Nada había cambiado en el aspecto de la familia, como no fuera la mujer y las hijas, que habían sacado la ropa del paquete y se habían puesto medias y camisetas de lana. Dos cobertores nuevos estaban tendidos sobre las camas.
Jondrette se paseaba por el desván, de un extremo a otro, a largos pasos, y sus ojos brillaban.

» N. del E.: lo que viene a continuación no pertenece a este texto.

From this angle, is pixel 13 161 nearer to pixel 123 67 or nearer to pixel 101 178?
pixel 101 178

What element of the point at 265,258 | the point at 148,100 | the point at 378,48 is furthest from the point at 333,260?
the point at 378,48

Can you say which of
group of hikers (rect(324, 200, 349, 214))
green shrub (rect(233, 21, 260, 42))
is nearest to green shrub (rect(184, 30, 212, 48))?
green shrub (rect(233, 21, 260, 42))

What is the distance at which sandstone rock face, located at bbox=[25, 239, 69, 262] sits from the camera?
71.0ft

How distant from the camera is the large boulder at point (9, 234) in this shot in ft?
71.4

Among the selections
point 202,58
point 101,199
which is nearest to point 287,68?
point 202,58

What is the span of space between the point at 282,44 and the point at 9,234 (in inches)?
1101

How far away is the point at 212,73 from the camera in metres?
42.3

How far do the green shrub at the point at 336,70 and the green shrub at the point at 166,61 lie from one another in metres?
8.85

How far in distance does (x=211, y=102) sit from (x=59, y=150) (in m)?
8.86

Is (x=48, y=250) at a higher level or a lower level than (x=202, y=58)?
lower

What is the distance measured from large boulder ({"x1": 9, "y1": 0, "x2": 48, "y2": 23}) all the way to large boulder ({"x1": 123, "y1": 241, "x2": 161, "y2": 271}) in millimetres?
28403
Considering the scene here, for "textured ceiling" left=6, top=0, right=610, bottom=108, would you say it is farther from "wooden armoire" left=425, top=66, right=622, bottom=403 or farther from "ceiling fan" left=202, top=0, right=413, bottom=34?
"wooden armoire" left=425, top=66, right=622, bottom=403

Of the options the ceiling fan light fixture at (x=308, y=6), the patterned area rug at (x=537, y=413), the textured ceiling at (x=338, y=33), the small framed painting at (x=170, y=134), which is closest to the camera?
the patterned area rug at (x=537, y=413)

La mujer se atrevió a preguntarle:
- Pero, ¿estás seguro?
- ¡Seguro! Han pasado ya ocho años, pero ¡lo reconozco! ¡Oh, sí, lo reconozco! ¡Le reconocí en seguida! ¿Tú no?
- No.
- ¡Y, sin embargo, te dije que pusieras atención! Pero es su estatura, su cara, apenas un poco más viejo; es el mismo tono de voz. Mejor vestido, es la única diferencia. ¡Ah, viejo misterioso del diablo, ya te tengo!
Se paró, y dijo a sus hijas:
- Vosotras, salid de aquí.
Las hijas se levantaron para obedecer. La madre balbuceó:
- ¿Con su mano mala?
- El aire le sentará bien -dijo Jondrette-. Idos. Estaréis aquí las dos a las cinco en punto, os necesito.